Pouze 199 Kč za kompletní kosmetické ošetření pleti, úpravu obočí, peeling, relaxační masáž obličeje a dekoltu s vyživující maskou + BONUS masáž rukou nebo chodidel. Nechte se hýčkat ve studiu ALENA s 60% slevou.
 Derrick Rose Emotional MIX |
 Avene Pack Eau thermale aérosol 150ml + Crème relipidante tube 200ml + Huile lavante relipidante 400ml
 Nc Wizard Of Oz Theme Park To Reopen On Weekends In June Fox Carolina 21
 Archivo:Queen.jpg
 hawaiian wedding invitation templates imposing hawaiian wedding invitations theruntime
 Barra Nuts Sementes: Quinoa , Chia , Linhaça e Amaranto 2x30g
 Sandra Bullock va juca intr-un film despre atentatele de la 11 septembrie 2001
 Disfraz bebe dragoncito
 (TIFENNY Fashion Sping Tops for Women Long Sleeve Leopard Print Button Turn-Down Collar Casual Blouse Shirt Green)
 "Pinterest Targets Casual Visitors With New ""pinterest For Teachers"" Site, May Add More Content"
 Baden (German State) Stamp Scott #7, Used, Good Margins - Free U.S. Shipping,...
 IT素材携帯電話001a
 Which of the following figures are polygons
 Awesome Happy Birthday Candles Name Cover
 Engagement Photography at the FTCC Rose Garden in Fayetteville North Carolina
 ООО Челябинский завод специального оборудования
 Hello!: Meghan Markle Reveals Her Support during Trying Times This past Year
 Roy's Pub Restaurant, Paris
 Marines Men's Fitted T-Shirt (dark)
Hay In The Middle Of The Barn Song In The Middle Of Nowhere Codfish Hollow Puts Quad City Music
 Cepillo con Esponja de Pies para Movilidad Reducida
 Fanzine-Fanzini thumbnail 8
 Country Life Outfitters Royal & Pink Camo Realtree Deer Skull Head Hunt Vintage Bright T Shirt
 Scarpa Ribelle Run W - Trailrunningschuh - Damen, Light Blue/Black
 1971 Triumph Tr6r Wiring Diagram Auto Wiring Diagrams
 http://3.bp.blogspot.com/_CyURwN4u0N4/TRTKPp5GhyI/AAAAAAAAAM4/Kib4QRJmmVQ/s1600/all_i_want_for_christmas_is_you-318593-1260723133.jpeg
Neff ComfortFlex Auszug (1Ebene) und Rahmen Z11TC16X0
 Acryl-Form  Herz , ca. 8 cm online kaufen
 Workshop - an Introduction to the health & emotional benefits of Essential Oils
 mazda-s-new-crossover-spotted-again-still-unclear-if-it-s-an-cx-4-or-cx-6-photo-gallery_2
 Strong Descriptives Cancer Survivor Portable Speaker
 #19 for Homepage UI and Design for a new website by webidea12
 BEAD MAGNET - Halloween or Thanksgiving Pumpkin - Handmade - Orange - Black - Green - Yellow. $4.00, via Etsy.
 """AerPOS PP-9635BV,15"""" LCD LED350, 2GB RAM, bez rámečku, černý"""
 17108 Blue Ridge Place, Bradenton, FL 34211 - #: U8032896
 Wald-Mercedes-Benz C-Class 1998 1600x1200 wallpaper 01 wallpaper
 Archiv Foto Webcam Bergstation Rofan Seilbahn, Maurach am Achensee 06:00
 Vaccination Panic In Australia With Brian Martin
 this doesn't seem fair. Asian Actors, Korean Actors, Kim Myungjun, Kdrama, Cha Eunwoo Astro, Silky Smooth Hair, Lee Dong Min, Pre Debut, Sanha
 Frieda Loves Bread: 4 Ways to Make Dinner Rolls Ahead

* [How to complete this task]: Your answer should consist of the lines from the material that contain "Rose".

* [Problem solution]:
 Derrick Rose Emotional MIX |
 Engagement Photography at the FTCC Rose Garden in Fayetteville North Carolina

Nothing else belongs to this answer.